What this task involves -> Your task is to find every line of the listing that includes "frame" and copy it.

Record extracts ->
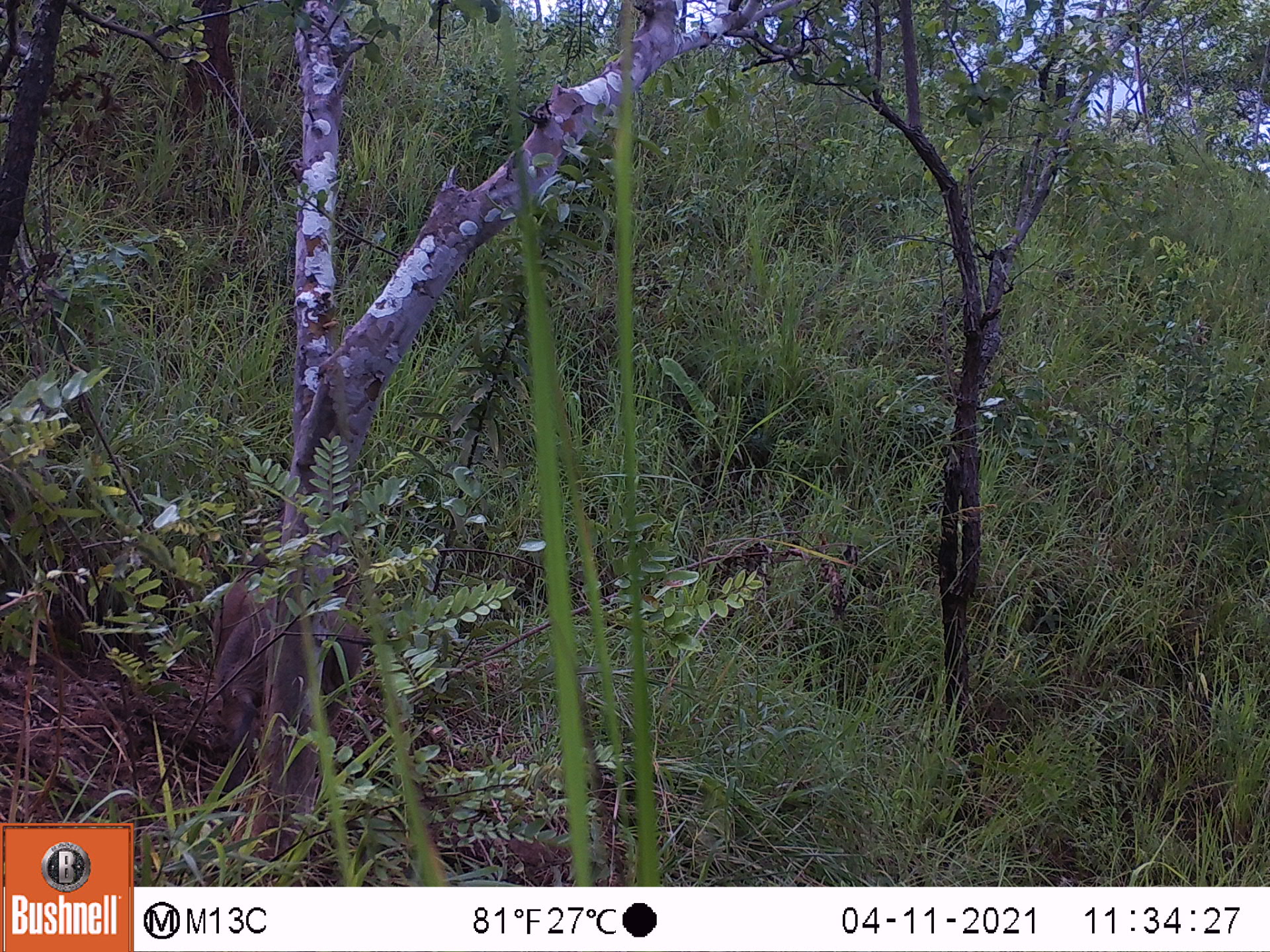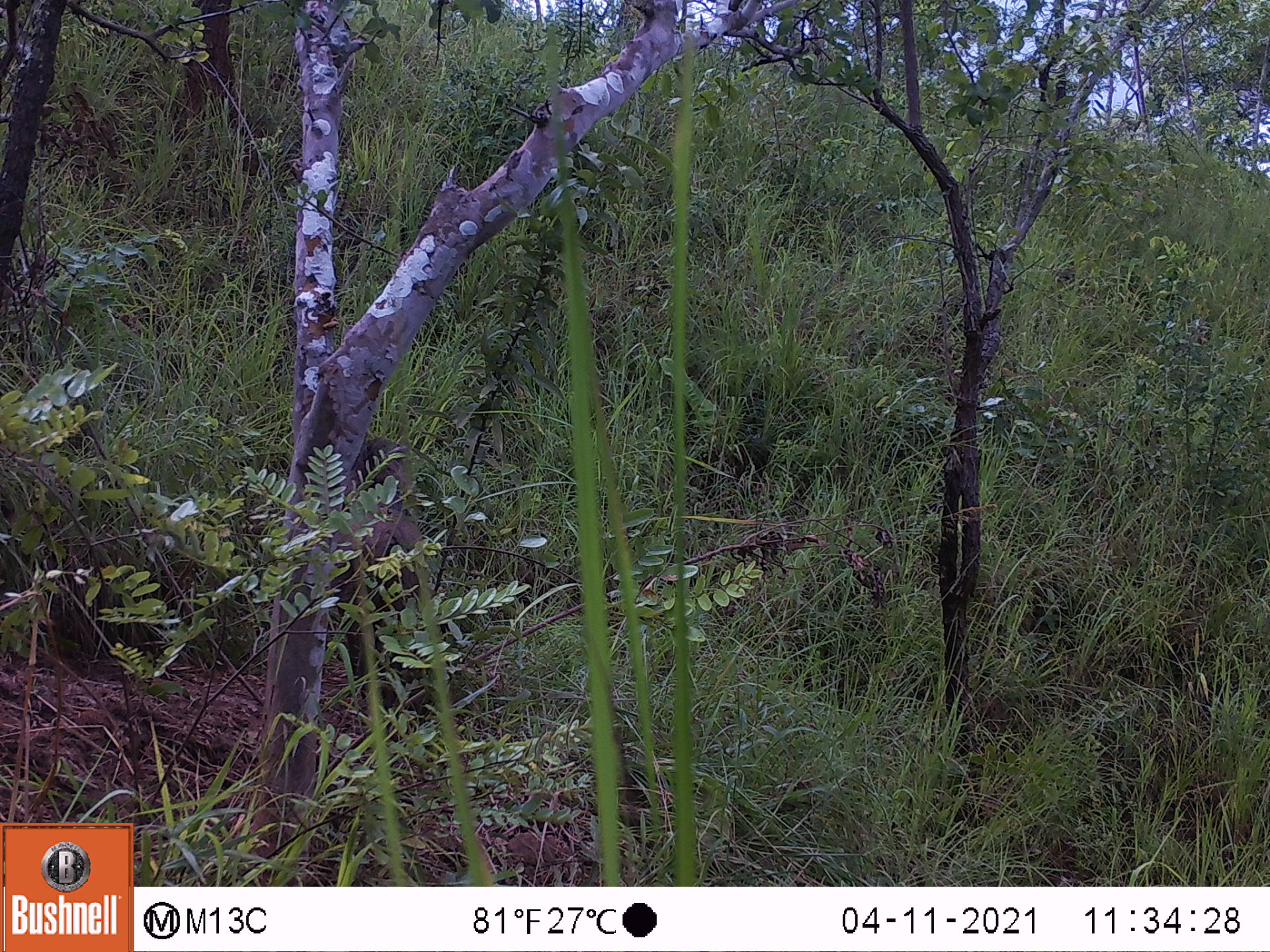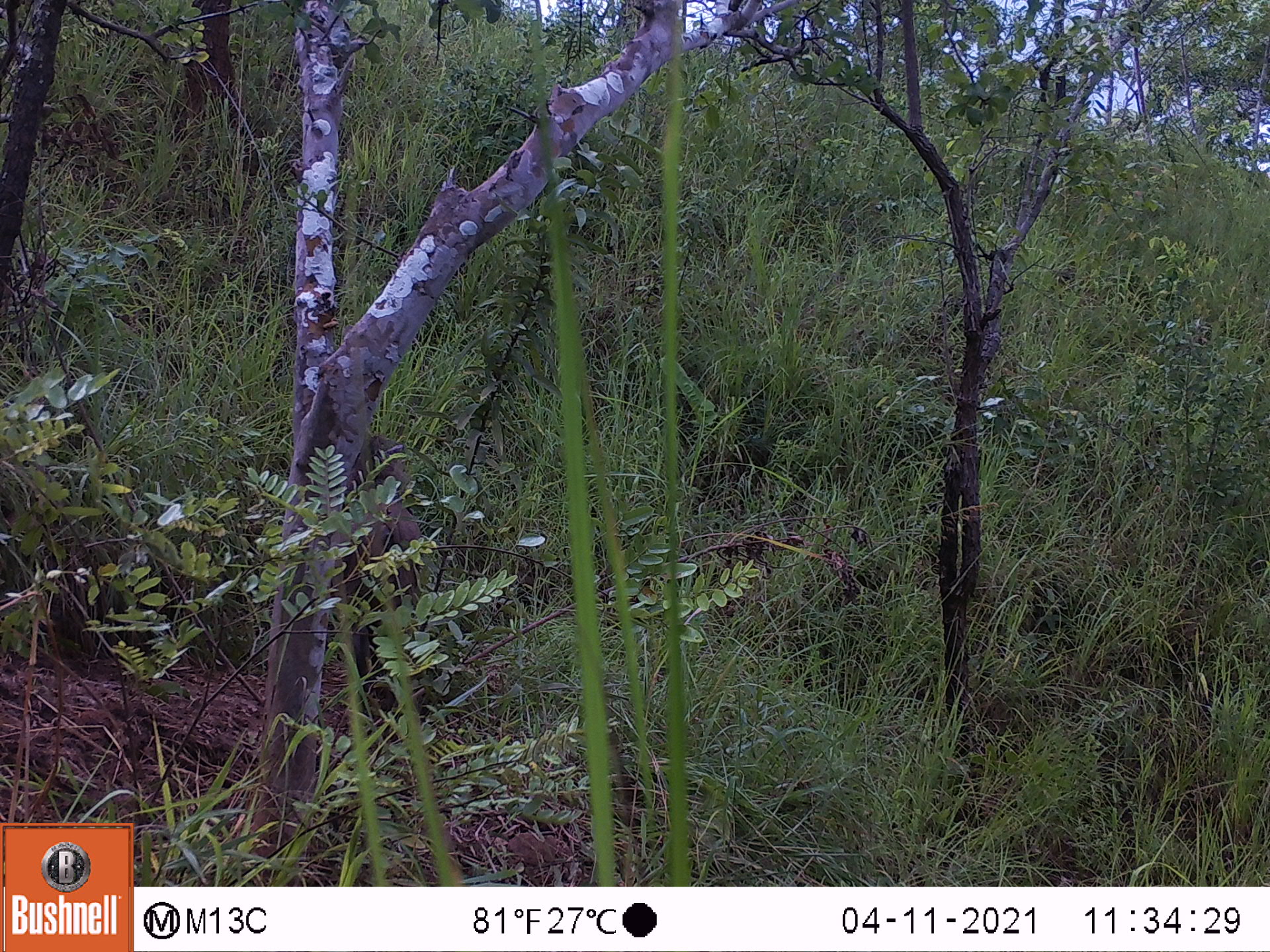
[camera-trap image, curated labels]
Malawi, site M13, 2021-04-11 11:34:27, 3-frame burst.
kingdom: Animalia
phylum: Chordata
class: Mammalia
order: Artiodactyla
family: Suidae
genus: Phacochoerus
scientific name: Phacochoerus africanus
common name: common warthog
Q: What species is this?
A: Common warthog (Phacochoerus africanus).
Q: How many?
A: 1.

---

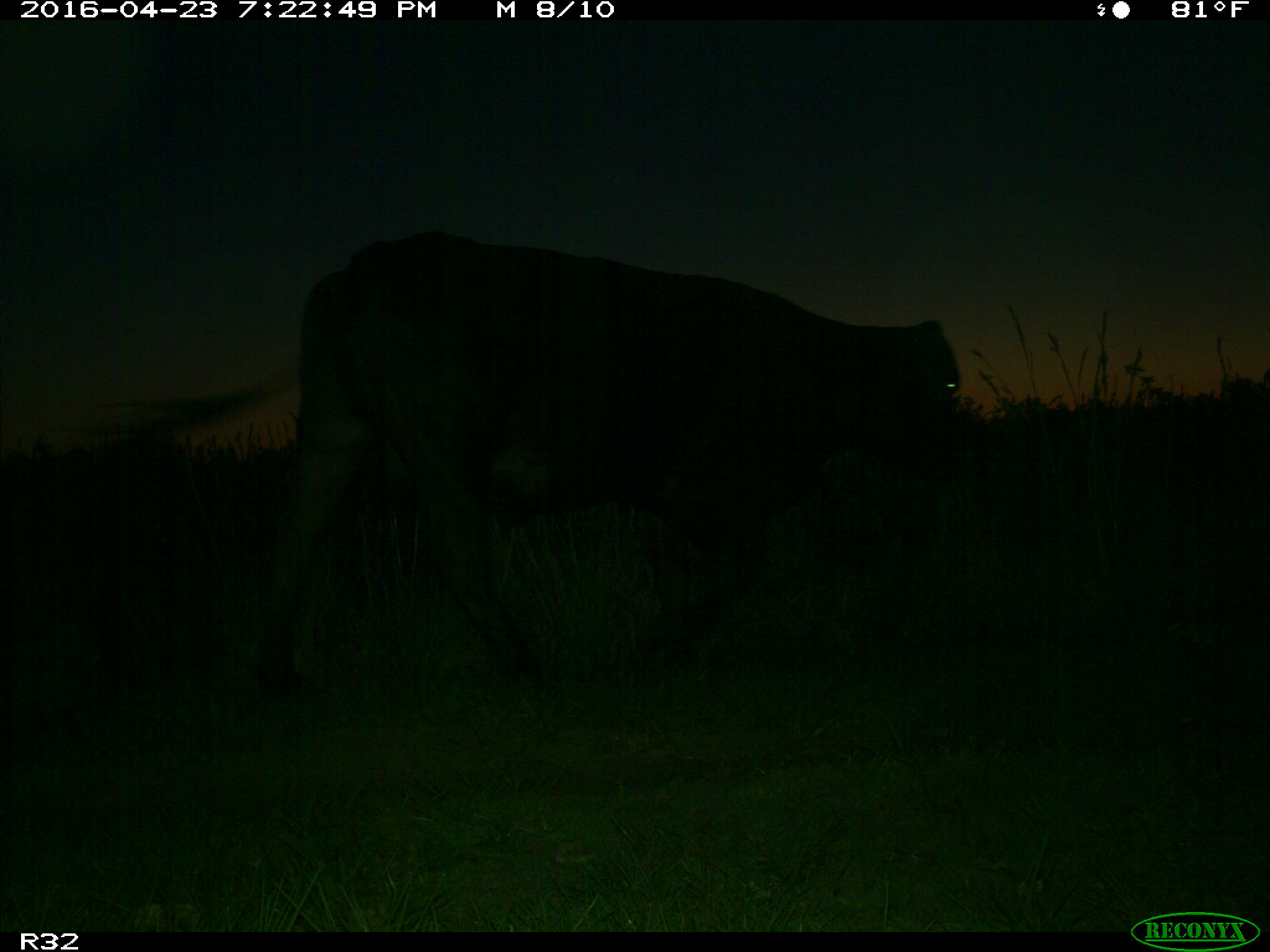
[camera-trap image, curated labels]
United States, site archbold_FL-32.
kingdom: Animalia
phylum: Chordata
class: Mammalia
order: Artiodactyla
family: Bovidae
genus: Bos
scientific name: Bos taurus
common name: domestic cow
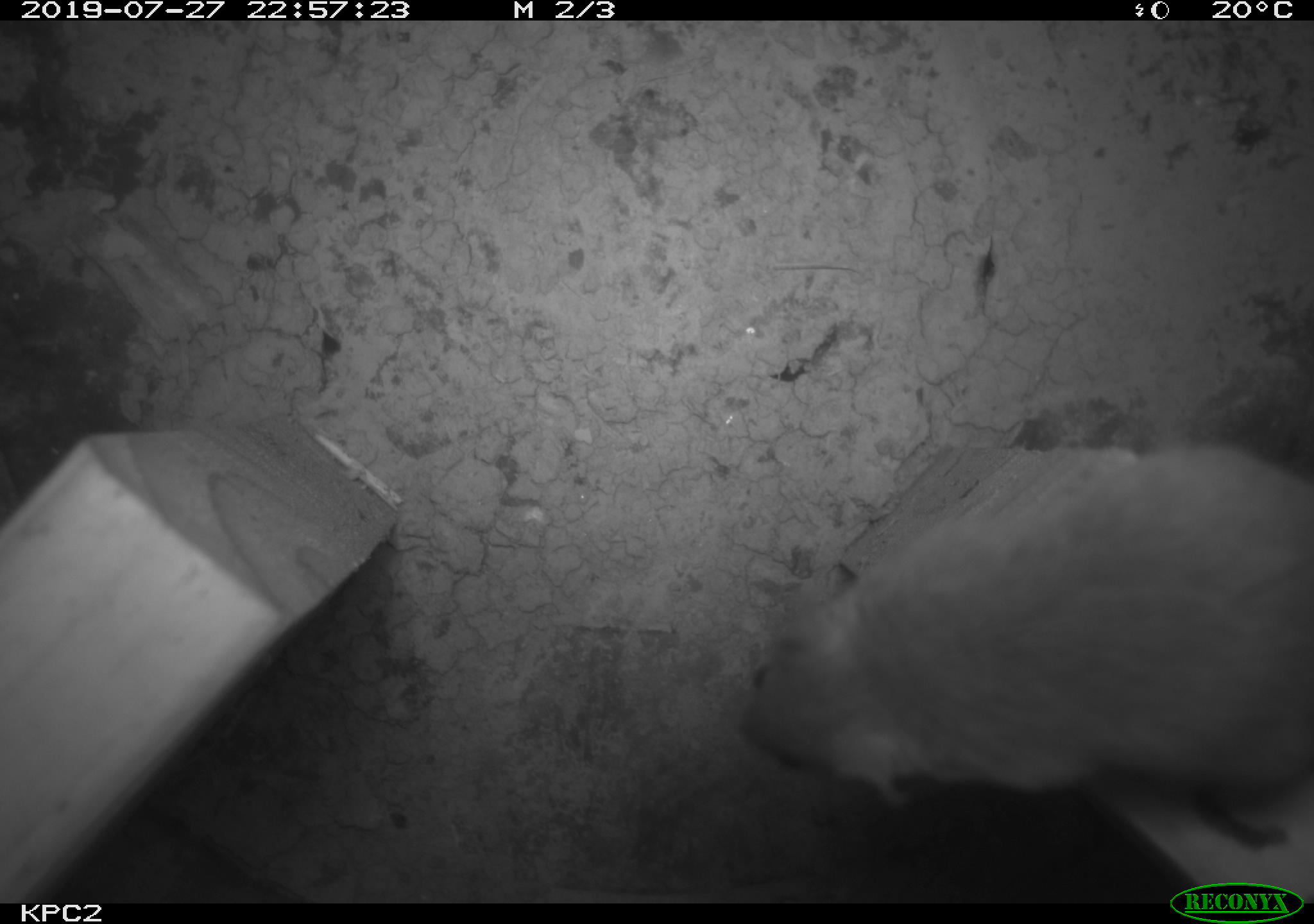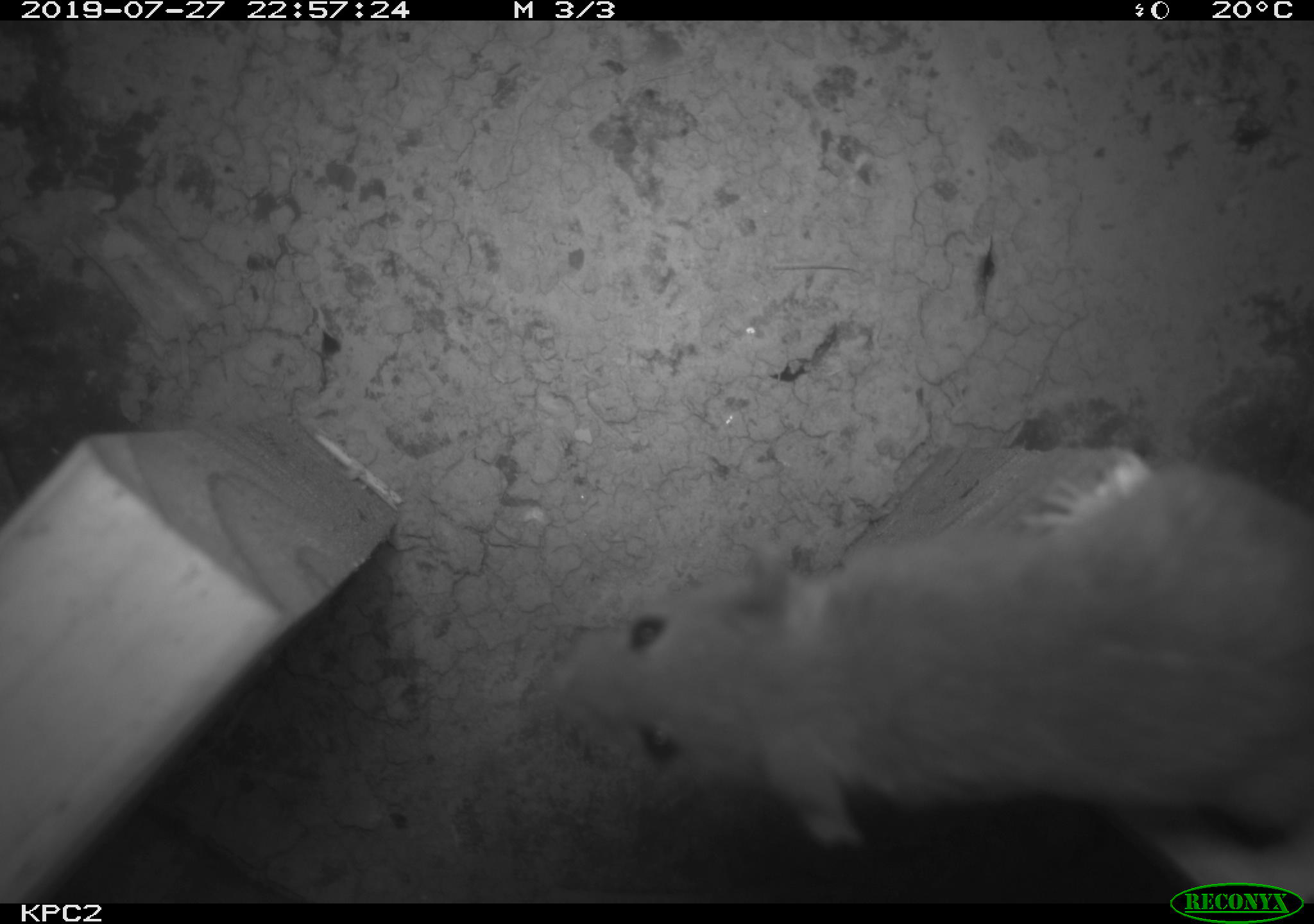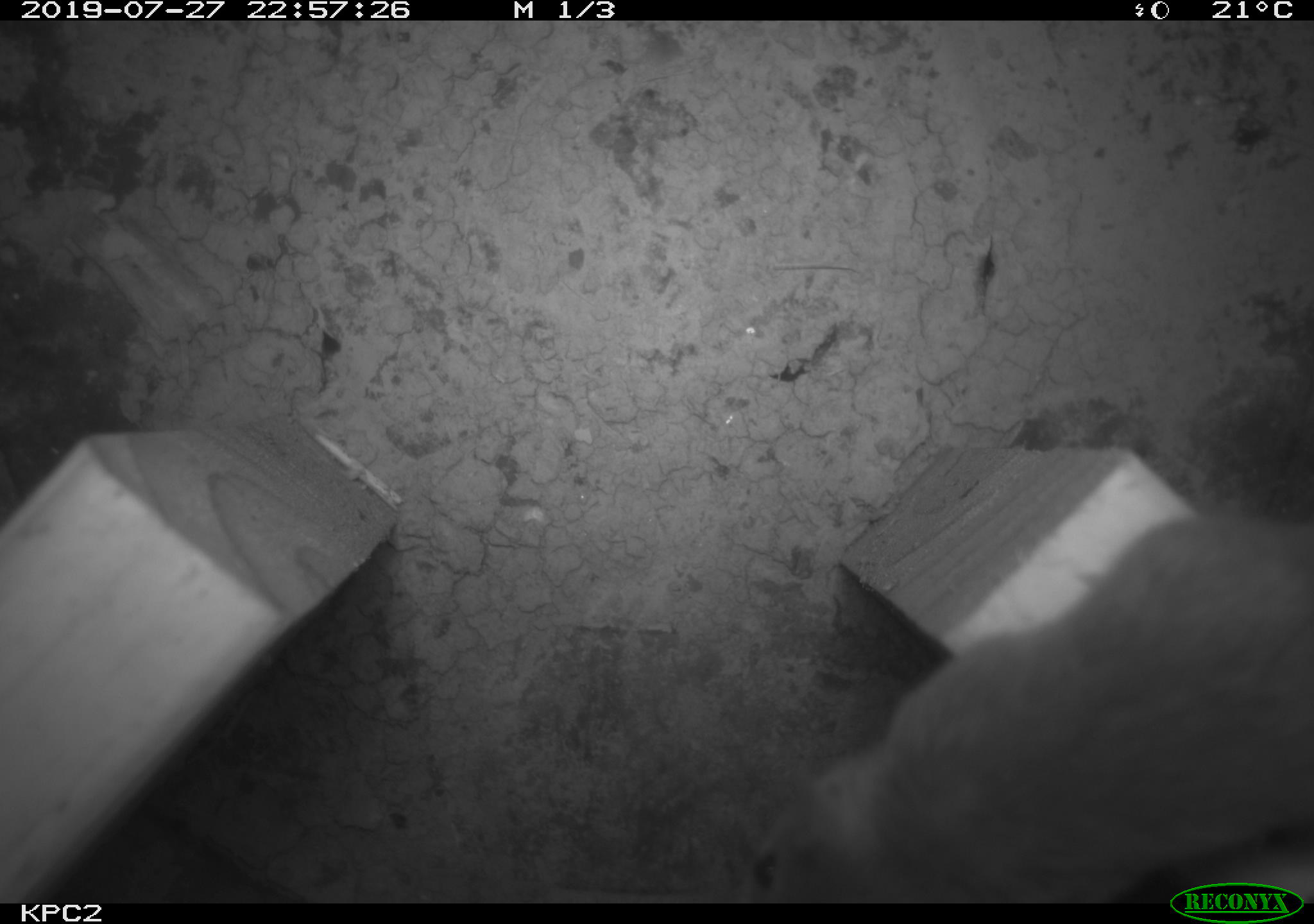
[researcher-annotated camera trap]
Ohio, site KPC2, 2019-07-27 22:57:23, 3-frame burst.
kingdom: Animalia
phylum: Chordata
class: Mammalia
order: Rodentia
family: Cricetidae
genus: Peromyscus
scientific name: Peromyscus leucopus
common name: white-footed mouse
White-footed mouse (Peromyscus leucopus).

Response to this exercise ->
Malawi, site M13, 2021-04-11 11:34:27, 3-frame burst.
Ohio, site KPC2, 2019-07-27 22:57:23, 3-frame burst.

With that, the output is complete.